Tasks for this exercise ->
- 1) In the forum thread comparing the two knives, which knife does camo2460 suggest looking at before buying?
- 2) Pick up the forum thread on the ESEE 3 and Ontario RAT 3 knives after its last sentence and keep writing it.

*** Passage given

# Esee 3 or Ontario rat 3



## Deathdealer (Oct 26, 2013)

I am in the market for a new survival knife that I can have as an edc knife and I've narrowed it down to these two they are pretty much the same knife but there are differences between the two of them if any one can help me make a decision it would be much appreciated.


Sent from my iPhone using Survival Forum


----------



## camo2460 (Feb 10, 2013)

Deathdealer said:


> I am in the market for a new survival knife that I can have as an edc knife and I've narrowed it down to these two they are pretty much the same knife but there are differences between the two of them if any one can help me make a decision it would be much appreciated.
> 
> Sent from my iPhone using Survival Forum


I looked at both knives, and you're right they are pretty much the same, However If I was to purchase one or the other I think it would be the Esee3. Being a Bowie Knife man myself, I prefer a larger knife since what can be done with a small knife I can also do with a larger knife, and can also do the bigger things which can't be done with a smaller knife. Before you purchase, why don't you check out the Davey Crockett Limited Edition Bowie Knife and see what you think.


----------



## Apachespyder (Feb 17, 2012)

I've got both knives, they are very close. The only real difference is the glass breaker on the Esee. Both are great but for a EDC why not have the glass breaker option on you all the time? 

Sent from my SCH-I545 using Survival Forum mobile app


----------



## GlockASP (Jan 30, 2013)

*ESEE aka RAT*

The ESEE knives are outstanding knives.

Before the name change from RAT to ESEE, I had bought one and after having it for a month went back and bought 5 more.

The ESEE 3 & Ontario/RAT 3 are from a design perspective are almost the same knife, but there is a difference. Quality control & warranty are the big points for me.

******
*** Stored records

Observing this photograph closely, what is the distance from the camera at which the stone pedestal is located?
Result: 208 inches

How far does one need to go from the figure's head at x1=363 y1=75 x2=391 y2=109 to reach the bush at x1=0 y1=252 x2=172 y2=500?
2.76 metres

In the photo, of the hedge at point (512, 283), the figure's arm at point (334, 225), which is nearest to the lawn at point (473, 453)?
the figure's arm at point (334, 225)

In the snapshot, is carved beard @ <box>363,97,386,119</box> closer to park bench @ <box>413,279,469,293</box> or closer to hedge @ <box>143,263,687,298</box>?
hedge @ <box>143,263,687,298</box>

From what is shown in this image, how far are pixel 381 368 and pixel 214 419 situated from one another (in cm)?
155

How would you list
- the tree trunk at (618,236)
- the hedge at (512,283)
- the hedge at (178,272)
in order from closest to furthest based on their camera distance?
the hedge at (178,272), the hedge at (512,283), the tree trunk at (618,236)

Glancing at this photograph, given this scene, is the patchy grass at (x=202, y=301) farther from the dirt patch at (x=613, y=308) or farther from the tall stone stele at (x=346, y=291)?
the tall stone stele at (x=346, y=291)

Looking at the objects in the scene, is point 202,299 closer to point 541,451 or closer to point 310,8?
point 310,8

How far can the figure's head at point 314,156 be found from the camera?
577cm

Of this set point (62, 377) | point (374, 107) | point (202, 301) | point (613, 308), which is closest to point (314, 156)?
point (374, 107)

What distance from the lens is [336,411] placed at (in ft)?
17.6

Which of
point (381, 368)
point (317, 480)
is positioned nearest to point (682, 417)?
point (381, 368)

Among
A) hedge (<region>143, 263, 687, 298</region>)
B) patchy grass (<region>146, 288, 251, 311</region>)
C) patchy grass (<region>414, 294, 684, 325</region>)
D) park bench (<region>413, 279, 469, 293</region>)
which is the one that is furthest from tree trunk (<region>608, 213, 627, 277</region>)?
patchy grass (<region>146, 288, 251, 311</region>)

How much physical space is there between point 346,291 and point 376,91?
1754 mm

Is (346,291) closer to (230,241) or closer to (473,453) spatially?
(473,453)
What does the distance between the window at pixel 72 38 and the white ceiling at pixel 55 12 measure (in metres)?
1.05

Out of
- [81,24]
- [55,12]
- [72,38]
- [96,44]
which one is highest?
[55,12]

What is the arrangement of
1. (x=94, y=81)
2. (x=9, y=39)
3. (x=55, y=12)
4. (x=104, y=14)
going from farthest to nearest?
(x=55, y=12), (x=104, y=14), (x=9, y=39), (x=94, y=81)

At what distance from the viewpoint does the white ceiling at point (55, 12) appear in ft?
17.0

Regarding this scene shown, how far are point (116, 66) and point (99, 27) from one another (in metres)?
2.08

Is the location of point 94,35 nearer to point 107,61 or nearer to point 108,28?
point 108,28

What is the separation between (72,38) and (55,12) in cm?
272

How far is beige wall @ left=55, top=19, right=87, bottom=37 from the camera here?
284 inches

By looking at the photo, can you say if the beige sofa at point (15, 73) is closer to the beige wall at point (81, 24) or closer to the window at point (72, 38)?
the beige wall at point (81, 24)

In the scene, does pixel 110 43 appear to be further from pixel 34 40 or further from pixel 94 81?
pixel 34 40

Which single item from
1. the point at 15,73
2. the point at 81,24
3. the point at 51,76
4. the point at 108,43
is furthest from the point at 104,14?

******

Final answers ->
- 1) The Davey Crockett Limited Edition Bowie Knife.

- 2)
There is a long history between Ontario and ESEE the short version of the story is Ontario won a lawsuit and the rights to the RAT name and to produce the designs. I was never a big fan of there quality before the lawsuit and after the bulling and lawsuit of RAT cutlery, now ESEE, I am not a big fan of Ontario. Just my opinion.

As for the ESEE line of knives, I can not say enough about them, I was blown away with the fit, finish and quality. They also have a no nonsense lifetime guarantee that is the best I have ever seen. If you brake it they will replace it period. Bottom line is they stand behind there product, and I can vouch for that first hand.

"NO QUESTIONS ASKED LIFETIME WARRANTY on all fixed blade knives. If you break it, send it back and we'll replace it. Warranty is transferable. In other words, we warranty the knife no matter how many times it's been traded, sold or given away. No sales receipt required. We do not guarantee against rust or normal wear and tear."


----------



## wolverine_173 (Apr 14, 2014)

I would go ontario, its less expensive but just as good


----------



## usingmyrights (Mar 26, 2013)

If they were the same quality then they'd also be the same price. Either Ontario would raise there's for more profit or ESEE would lower theirs for more sales.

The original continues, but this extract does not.